The Pike Block


The English Pike is made of Ash and was between sixteen and eighteen feet long.  The Ash shaft is tapered and balanced from where the pikeman held it to the end.  A metal blade with a sharp point and edges is fixed at the tapered end, and long metal strips are placed down each side for about two to three feet.  They are the 'Cheeks' or 'Languet's' designed to stop the end being chopped off by cavalry.

In the early C17th the pike was considered as the Queen of weapons.  Pikemen would be used to defend vulnerable musketeers and caliver men from attack by cavalry.  Until the invention of the bayonet, the pike was an invaluable weapon.  Once the bayonet was introduced the musketeers were then able to defend themselves from attack.
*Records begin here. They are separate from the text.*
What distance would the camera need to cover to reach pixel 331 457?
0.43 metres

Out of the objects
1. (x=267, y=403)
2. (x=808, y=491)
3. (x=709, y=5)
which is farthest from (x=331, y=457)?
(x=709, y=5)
The decline actually began at the end of the C16th.  Up to that time a body of Foote soldiers had pikes, polearms and longbows, muskets or calivers (small, early muskets).  In 1590 Queen Elizabeth declared that 'All her archers were to be retrained as musketeers or caliver men'.  There was no mention of the pike.  The Polearm had become merely a bade of rank by the C17th.  By the 1640s it was considered than an ideal proportion would be two shotte to one pike.  The only thing that prevented this was the cost and time taken to produce the number of muskets required.  By 1650 some regiments had up to six muskets to one pike.